The moment that still stands out: realizing we could route fallback uploads through the stream the primary already consumes. No new infrastructure. Just the same parts, doing one more job. That's the kind of solution that feels right — not because it's clever, but because nothing about the system needed to change to support it.
This was also my first time working seriously on the devops side. The team helped with a lot of the foundational setup — provisioning the servers, configuring the Redis environments, getting the multi-server topology actually running. I wrote the Lua scripts and ran the JMeter tests myself, but none of that happens without someone who knows how to stand up infrastructure properly. Learned a lot from that side of things.
Top comments (5)
As a Devops lead, It has been a pleasure working alongside you on our DevOps initiatives. I truly valued the knowledge we exchanged and the opportunity to tackle complex problems together, relying on genuine, hands-on engineering.

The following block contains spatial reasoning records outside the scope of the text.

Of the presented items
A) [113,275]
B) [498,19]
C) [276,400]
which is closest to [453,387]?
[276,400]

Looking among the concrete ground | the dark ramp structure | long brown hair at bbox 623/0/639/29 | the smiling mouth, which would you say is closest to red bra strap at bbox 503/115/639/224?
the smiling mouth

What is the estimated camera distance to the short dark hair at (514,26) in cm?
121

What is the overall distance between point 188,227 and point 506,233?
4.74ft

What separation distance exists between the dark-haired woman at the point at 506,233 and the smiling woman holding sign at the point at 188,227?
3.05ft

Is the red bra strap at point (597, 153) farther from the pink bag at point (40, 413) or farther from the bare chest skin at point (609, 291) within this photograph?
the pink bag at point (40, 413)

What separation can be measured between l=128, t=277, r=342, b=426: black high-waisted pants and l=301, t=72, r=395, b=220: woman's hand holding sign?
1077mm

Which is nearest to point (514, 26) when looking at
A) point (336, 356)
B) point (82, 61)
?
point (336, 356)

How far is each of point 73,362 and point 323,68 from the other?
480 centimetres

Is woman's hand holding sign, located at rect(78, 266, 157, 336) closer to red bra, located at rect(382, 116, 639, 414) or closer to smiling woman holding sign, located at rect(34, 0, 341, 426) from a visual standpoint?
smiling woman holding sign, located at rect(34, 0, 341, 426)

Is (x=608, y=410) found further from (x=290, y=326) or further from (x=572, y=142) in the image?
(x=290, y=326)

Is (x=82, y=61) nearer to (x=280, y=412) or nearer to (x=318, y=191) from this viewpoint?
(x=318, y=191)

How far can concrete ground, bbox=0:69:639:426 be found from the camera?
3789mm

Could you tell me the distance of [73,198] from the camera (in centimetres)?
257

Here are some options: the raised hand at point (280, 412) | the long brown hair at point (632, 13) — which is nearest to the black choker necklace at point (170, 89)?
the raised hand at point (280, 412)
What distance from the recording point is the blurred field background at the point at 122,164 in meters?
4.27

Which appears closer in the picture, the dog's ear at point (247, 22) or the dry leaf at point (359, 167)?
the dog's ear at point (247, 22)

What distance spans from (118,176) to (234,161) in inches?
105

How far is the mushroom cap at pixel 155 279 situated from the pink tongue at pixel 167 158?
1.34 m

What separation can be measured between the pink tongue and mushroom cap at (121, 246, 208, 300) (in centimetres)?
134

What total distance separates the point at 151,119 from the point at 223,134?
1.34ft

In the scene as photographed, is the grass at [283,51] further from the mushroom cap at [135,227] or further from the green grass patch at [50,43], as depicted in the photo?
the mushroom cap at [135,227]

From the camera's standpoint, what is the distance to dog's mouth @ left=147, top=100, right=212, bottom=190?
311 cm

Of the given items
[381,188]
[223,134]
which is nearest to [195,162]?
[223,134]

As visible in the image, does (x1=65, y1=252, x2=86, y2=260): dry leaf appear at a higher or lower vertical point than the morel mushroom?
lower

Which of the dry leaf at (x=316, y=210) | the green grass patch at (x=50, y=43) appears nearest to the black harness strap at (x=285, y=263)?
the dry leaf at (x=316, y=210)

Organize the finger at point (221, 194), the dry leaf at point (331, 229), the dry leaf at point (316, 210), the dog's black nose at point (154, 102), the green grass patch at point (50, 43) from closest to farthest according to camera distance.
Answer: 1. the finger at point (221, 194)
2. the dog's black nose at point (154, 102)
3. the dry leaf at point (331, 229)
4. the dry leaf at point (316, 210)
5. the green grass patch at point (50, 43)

Same here — the infrastructure side was new territory for me and having someone who actually knows what they're doing made the difference between a design on paper and something that runs. Appreciated.
As part of the DevOps team, it has been a great experience working closely with you on this architecture. I truly appreciated the knowledge sharing, the deep technical discussions, and the opportunity to solve real distributed systems challenges together through practical, hands-on engineering.
Honestly the unsung part of this whole thing Jaya Krishna — every time I needed a new iteration stood up, Redis configured, NGINX routing sorted, you made it happen. The design work doesn't go anywhere without that. Appreciated.
awsm article brother, too much things to learn. I am really glad to be a part of this work.